--- START OF INFORMATION SUPPLIED ---

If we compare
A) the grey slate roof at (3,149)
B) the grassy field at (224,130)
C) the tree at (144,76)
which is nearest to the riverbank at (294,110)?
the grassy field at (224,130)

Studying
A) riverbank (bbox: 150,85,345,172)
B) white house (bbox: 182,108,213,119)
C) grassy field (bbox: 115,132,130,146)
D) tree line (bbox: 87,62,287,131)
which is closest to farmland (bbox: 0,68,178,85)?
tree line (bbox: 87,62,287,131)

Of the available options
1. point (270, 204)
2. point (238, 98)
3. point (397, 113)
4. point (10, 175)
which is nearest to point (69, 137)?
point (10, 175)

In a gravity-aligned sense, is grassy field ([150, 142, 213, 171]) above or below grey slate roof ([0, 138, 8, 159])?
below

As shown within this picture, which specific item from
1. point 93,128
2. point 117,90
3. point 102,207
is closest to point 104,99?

--- END OF INFORMATION SUPPLIED ---

* EXERCISE INSTRUCTIONS:
Please copy the entries starting with the line that contains "In a gravity-aligned" and going on through the end of the entries, substituting "meadow" for "grassy field" and leaving everything else unchanged.

* CORRECT RESPONSE:
In a gravity-aligned sense, is meadow ([150, 142, 213, 171]) above or below grey slate roof ([0, 138, 8, 159])?
below

As shown within this picture, which specific item from
1. point 93,128
2. point 117,90
3. point 102,207
is closest to point 104,99?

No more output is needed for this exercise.